> _Source text_
[islandlabs] How Much Helium?

Burns, William burns
Thu Dec 17 18:02:16 EST 2009


John:
 
Here's the math I (um.. excel) used:
MIT:
(4/3) * pi * (5/2)^3 = 65.45 cubic feet.
(am I using the right formula? I just blindly applied what I saw in the e-mail thread)
 
IL:
(4/3) * pi * (6/2)^3 = 113 cubic feet
 
I got the 6-foot diameter figure by assuming that our payload would be the same weight as the MIT payload, and making the assumption that an MIT sized payload would require just-as-much more helium to work w/ a kaymont 800 (percentage-wise) as the example 250gr payload that kaymont uses in their tables.
(scale the diameter up by 20% to move from a kaymont 350 to a kaymont 800)
 
This is just a ballpark calculation.
In the field, we could measure the amount of lift that the balloon provides (w/ a fish scale) and fill it 'till it provides 150% of the payload weight.

> _Extracted information_
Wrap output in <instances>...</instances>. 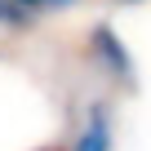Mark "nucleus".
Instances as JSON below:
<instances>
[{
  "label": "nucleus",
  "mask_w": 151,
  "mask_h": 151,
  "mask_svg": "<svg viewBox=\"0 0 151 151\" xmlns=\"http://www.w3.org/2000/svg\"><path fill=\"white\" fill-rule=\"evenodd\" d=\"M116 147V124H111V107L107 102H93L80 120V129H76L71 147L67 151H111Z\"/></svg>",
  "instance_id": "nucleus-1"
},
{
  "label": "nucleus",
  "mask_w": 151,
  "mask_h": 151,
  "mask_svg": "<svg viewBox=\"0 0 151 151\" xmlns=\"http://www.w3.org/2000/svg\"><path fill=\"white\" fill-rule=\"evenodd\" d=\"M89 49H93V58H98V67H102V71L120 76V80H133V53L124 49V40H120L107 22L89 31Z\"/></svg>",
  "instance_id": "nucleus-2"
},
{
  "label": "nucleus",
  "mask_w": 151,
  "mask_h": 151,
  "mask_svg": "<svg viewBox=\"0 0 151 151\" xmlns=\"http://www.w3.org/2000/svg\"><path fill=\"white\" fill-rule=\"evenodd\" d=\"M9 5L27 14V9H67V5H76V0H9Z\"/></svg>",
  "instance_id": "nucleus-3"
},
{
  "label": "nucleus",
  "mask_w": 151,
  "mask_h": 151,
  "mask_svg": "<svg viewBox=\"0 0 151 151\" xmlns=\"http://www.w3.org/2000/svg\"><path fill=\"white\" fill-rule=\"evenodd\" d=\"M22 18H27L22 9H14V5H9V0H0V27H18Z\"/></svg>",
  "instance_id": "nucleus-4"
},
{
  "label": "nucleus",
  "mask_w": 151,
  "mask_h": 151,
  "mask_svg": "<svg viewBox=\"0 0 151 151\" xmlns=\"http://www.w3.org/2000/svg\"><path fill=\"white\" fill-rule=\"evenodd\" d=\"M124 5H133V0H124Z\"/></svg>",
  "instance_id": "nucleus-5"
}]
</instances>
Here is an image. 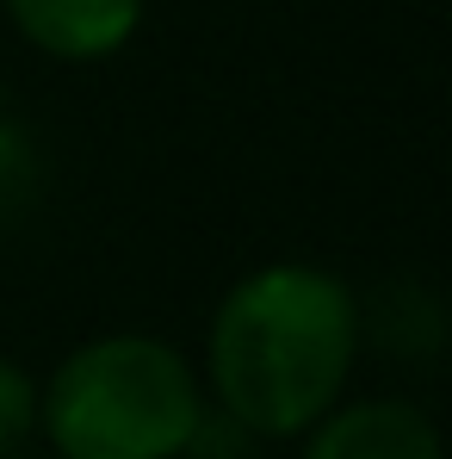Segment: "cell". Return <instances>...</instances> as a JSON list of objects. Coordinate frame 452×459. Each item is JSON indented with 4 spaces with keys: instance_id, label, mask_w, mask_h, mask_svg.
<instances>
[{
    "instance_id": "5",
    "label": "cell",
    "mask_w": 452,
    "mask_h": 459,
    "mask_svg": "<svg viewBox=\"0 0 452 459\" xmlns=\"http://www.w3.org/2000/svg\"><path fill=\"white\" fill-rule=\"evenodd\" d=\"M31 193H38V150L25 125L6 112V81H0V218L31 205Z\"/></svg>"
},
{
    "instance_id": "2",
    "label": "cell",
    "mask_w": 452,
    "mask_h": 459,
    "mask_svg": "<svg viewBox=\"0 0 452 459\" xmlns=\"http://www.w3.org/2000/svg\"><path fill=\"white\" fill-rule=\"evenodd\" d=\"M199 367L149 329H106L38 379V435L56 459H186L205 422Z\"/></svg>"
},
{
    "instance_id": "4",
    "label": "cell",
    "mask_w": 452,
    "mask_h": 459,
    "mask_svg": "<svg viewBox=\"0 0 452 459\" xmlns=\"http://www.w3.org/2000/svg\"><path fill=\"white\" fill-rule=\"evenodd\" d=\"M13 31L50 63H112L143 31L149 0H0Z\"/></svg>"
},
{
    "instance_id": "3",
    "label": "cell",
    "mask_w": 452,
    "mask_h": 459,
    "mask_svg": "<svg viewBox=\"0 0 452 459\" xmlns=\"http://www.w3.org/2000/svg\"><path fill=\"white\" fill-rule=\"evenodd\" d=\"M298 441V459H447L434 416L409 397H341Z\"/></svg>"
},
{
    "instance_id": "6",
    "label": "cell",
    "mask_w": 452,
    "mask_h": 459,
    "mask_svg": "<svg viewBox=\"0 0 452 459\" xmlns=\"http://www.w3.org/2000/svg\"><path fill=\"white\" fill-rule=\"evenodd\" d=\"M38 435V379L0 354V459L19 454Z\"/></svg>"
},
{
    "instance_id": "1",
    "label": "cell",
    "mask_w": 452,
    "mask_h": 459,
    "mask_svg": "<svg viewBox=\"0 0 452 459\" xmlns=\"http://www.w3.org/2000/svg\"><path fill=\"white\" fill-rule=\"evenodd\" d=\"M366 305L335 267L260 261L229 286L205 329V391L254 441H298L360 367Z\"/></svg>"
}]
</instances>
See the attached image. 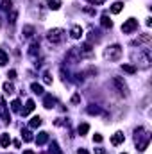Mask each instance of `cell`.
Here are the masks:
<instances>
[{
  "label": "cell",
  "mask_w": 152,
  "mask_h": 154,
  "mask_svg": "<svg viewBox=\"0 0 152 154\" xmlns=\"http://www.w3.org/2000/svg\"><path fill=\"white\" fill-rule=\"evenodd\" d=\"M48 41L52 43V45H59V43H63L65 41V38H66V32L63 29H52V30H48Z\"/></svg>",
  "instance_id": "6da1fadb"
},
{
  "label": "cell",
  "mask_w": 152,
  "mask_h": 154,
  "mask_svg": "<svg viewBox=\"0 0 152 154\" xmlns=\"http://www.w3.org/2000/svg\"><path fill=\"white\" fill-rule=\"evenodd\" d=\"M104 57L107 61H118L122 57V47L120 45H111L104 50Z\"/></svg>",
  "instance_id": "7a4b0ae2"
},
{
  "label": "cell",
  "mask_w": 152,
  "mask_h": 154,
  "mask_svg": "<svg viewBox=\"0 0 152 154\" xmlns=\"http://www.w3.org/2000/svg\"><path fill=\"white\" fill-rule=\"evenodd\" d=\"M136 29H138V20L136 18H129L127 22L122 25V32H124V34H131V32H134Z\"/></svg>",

> _Task instructions_
(a) Quote the stretch of the helium post from "I got the 6-foot" through "the payload weight.".
(b) Extend the helium post past its final sentence.
The items are not needed for any of this.

> _Outputs in order_
(a)
I got the 6-foot diameter figure by assuming that our payload would be the same weight as the MIT payload, and making the assumption that an MIT sized payload would require just-as-much more helium to work w/ a kaymont 800 (percentage-wise) as the example 250gr payload that kaymont uses in their tables.
(scale the diameter up by 20% to move from a kaymont 350 to a kaymont 800)
 
This is just a ballpark calculation.
In the field, we could measure the amount of lift that the balloon provides (w/ a fish scale) and fill it 'till it provides 150% of the payload weight.

(b)
If no fish-scale is handy, we can fill a pail 'till it weighs 150% of our payload, and fill w/ helium 'till we get neutral buoyancy.
 
-Bill


________________________________

	From: list-bounces at islandlabs.org [mailto:list-bounces at islandlabs.org] On Behalf Of John Teddy
	Sent: Thursday, December 17, 2009 5:46 PM
	To: Island Labs main mailing list
	Subject: Re: [islandlabs] I have an antenna for the balloon in my office...
	
	
	So sqrt(350) and sqrt(800)....
	
	28.2842712 / 18.7082869 = 1.51185789
	
	So our balloon will be 1.5 times the diamater of MIT. So it will be ~7.5 feet diameter at launch, and ~30 feet diamater at burst (this all depends on how much helium we put in. More helium means it rises faster, but bursts at a lower altitude I believe. Someone tell me if this makes sense logically. We have to use the free lift formula and decide on a proper amount of cubic feet to add to the balloon.
	
	It would be helpful if we knew how much the MIT guys used. I'm guessing the just winged it and used as much as they thought was necessary.
	
	(4 / 3) * pi * (5^3) = 523.59 and (4 / 3) * pi * (7.5^3) = 1767.14
	
	

	1 767.14 / 523.59 = 3.37504536

	So our volume of the balloon will be ~3.3 times what the MIT guys used. So we need ~3.3 more helium.
	
	
	On Thu, Dec 17, 2009 at 5:04 PM, John Teddy <masterjediyoda at gmail.com> wrote:
	

		I see, the person must have been mistaken. Or maybe they were talking about industrial tanks of larger size.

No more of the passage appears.